In an action to recover for personal injuries, the defendant railway company interposed a general demurrer to the complaint, and subsequently appealed from an order overruling the same. From the complaint it appears that the plaintiif, when injured, was a section hand, and, with three other , men, — one of them being the section foreman, — was running and operating a hand car in an easterly direction upon the section on which he worked, and in the proper discharge of his duty. It is alleged that while so engaged the crew of the hand ear discovered a freight train approaching from the east, and, in order to avoid a collision, were compelled to remove the hand car from the track; that, while these four men were engaged in lifting and removing the car, two of them “carelessly and negligently, and without warning to the plaintiif, let go and released” their hold upon it, and “carelessly and negligently, and without warning to the plaintiff, allowed and let said hand car drop with great force to the ground,” without notifying him that they were about to do so, whereby he was ■violently thrown across the car and severely injured. The above are, in substance, the allegations as to the negligence complained of.

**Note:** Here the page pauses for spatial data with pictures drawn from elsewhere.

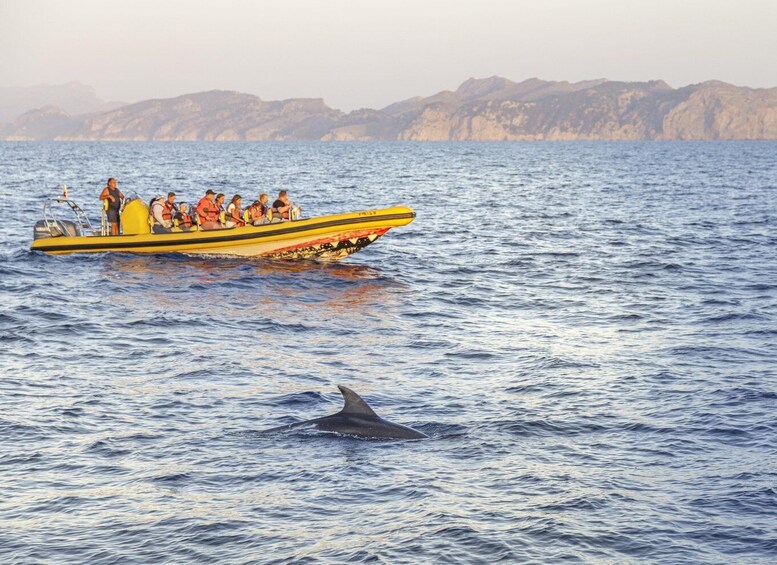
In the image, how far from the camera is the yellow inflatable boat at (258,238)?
88.2 ft

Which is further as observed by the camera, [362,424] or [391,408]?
[391,408]

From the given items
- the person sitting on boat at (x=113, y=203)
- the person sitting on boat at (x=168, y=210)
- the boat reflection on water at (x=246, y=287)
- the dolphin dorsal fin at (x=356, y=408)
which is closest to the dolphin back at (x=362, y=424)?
the dolphin dorsal fin at (x=356, y=408)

1. It is contended by counsel for the defendant that it was incumbent upon the plaintiff to state the exact manner in which the accident occurred, and that the foregoing allegations merely state a conclusion, and, in any event, that they fail to show that there was real or actual negligence on the part of the plaintiff's fellow servants, for which the company can be held liable. We *154are unable to agree with counsel. If the complaint was more in detail, it might be subject to the criticism that evidence had been pleaded, and not the facts. We regard it as sufficient under our system of pleading.
2. It is further insisted by counsel that the facts, as alleged, do not bring the case within the fellow-servants act (G. S. 1894, § 2701). The proper construction of this section is well settled in a number of cases which have been submitted for our determination. It includes within its scope servants exposed to and injured by the dangers peculiar to the use and operation of railroads, and it goes no further. In Steffenson v. Chicago, M. & St. P. Ry. Co., 45 Minn. 355, 47 N. W. 1068, it was held that a section man whose duty required the use of a hand car, and who was injured through the negligence of a fellow servant while they were operating it together, might .recover. That case is decisive of this, although the injuries may not have been received in the same manner. It was the duty of the plaintiff, and it was a part of the operation of the car, to remove it from the track on the approach of a train. It is evident that such removal would be attended with some haste, and be more or less hazardous. It would be much more dangerous to remove such a car from a railway track than it would be to remove an ordinary vehicle from a highway on the approach of another vehicle which might run it down, and this danger was peculiar to the plaintiff’s employment and duty, a proper performance of which required him to remove the car in order to avoid injury to himself and his fellows, and danger to the approaching train and to such persons as might be upon it. While thus engaged, he was operating the hand car just as much as when he was employed in “pumping” it along the track, for the removal was connected with, and in consequence of, its operation, and that of the road. Under the circumstances set forth, the operation of the car did not cease when it was stopped for the purpose of removal.
The ruling of. the court below was correct, and stands affirmed.